Günler günleri kovalamaya başlamıştı. Evin neşesi maviş Hatice büyümeye başlamış, kendisini herkese sevdirmişti.  Eskisi kadar da kötü bakmıyordu ablası Şahin Bey'e. Evin tek genç erkeği olan Şahin Bey her işe koşturmak zorunda kalıyordu ama mutluydu.
  Şahin Bey'in küçük kız kardeşini yabancı bir adam istemiş, ancak babası pek de vermek istememişti. Kolay değildi öyle yabancı adama kız vermek. Soyunu sopunu bilmeden nasıl kızlarını vereceklerdi ki elin yabanına?

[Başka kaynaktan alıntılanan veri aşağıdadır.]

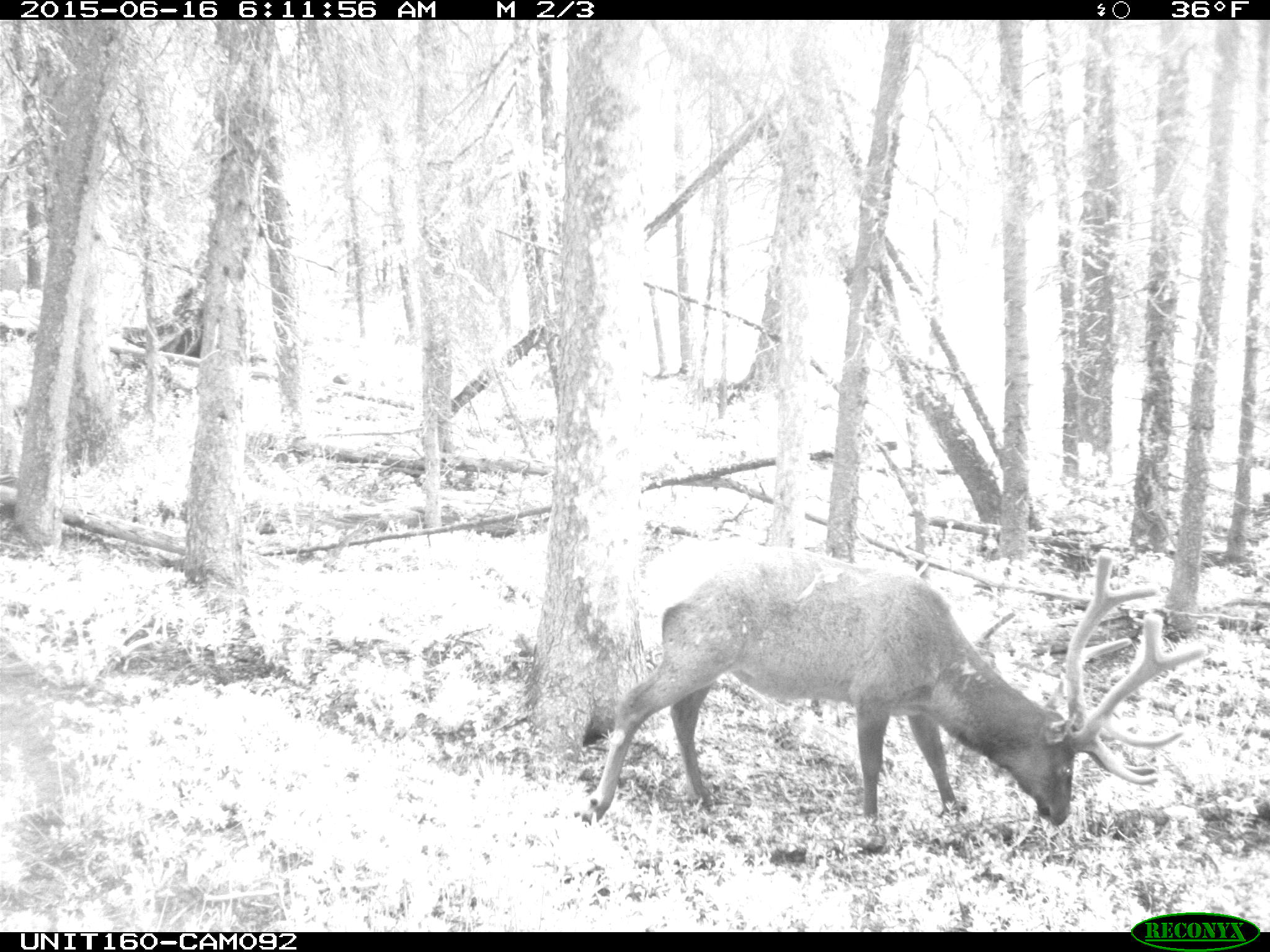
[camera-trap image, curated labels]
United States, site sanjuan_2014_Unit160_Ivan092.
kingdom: Animalia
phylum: Chordata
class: Mammalia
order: Artiodactyla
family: Cervidae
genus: Cervus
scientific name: Cervus elaphus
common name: red deer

   Aylar sonra babasının hastalığı artmaya başlayınca; yataktan kalkamayan  Ali Bey, oğlu Şahin Bey'i yanına çağırarak; yaban da olsa kızının ölmeden başının bağlandığını görmek istediğini  söyleyince; yabana verilir  kız kardeşi. Ayşe bacısına hiç sorulmamıştı gönlün var mı bu adamda diye... Çeşmeden geçerken bir defa görmüş olan yabana kız vermek akıl kârı değildi ama babası verelim dedikten sonra ne yapabilirdi ki Şahin Bey. Hayır diyemezdi ki babasına. Bacısını el mahkum nişanladı. Şahin Bey içinde huzurun eseri bile yoktu bunu yaparken. Huzursuzdu açıklayamıyordu ama vardı içinin  daraldığı bu işte.  Ablası ise verelim gitsin nasıl olsa kız değil mi başını bağlayalım; sanki kendisi kadın değilmiş gibi, sevgisizce... Hiç mi sevmiyordu ki kız kardeşini? Belki bir daha evin küçük kızını göremeyeceklerdi bir ömür boyu. Havva Ablasına bir türlü laf geçiremiyeceğini biliyordu Şahin Bey. Ağa oğlu olmak güç verirken; ağa kızı olmak da güç veriyordu ama sadece Havva Ablasına. Ayşe bacısı ise hiç ablası gibi değildi. Naifti, kırılgandı, asiliği de yoktu hiç. Beş parmağın beşi bir olmuyordu ya...
      2 ay sonra düğün yapmaya karar verilmişti Ayşe bacısı ile Yaban Ali için. Yaban Ali sevgi dolu bakıyordu bacısına ama sinmiyordu işte içine...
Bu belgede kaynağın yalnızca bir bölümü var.